Would you please copy every line from the records that contains the word "level"?

(Dataset extract Opens)

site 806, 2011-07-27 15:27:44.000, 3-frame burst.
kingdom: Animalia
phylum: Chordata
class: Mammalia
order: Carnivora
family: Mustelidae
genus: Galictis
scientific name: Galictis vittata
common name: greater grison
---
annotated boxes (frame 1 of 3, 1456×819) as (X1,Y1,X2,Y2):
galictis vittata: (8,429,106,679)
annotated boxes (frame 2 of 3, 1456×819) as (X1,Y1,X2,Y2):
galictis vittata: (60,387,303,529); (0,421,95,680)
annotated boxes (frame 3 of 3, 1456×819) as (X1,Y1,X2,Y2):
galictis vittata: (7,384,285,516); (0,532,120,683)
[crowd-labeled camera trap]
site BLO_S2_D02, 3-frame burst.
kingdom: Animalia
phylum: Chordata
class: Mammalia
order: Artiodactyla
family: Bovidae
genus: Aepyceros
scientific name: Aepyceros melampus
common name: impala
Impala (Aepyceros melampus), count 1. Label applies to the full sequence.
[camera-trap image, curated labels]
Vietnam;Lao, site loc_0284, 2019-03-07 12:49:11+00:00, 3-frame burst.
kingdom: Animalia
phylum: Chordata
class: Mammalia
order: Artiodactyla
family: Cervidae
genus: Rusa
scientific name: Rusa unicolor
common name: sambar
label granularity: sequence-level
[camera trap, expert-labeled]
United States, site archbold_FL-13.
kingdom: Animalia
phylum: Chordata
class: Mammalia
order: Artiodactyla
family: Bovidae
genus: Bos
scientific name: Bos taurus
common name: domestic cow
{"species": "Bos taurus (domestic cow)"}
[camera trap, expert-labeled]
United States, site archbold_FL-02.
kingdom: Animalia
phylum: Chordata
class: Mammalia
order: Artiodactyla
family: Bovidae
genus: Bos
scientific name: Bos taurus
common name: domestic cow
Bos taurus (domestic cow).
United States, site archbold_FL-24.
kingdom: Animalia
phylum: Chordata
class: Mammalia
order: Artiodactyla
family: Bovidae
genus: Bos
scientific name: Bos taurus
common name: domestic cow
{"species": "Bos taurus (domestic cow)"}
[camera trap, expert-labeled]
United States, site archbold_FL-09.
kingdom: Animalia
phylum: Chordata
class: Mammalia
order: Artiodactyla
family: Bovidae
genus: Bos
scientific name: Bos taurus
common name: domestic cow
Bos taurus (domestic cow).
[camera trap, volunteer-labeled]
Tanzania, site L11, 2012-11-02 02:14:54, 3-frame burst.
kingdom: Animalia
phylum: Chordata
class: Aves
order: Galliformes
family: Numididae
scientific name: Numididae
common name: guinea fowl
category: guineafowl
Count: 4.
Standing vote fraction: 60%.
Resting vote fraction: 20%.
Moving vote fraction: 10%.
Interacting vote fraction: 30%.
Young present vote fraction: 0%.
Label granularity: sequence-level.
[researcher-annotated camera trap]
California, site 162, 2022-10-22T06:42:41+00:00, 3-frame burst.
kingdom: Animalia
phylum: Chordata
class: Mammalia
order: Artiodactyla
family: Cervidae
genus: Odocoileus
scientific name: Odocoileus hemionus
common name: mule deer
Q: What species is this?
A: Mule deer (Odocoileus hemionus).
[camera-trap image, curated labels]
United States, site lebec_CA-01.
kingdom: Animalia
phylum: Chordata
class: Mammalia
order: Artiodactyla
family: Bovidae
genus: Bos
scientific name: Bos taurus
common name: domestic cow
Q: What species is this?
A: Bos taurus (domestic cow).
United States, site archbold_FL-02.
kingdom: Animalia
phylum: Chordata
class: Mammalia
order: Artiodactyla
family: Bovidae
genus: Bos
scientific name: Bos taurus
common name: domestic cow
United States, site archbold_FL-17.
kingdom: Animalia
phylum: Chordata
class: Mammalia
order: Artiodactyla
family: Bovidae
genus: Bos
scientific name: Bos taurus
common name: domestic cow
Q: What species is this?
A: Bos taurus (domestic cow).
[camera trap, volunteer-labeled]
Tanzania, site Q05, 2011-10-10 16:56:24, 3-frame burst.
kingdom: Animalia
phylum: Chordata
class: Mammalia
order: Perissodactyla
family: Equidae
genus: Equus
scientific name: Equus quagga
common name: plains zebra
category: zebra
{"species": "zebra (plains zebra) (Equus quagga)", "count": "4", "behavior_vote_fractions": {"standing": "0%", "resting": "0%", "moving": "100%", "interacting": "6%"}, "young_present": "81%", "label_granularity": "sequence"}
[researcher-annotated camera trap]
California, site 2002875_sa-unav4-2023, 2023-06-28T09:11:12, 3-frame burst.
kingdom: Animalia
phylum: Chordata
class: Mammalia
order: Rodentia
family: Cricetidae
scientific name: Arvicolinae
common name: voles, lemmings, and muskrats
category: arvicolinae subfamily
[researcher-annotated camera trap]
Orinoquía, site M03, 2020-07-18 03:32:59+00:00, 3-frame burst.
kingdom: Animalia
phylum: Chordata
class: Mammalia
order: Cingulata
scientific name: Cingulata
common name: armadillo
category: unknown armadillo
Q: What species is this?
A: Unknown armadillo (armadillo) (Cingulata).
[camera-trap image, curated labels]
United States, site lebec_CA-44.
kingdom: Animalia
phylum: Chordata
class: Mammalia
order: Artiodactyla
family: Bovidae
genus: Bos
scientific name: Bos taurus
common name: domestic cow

(Dataset extract Closes)

**Output of the task**
label granularity: sequence-level
Label granularity: sequence-level.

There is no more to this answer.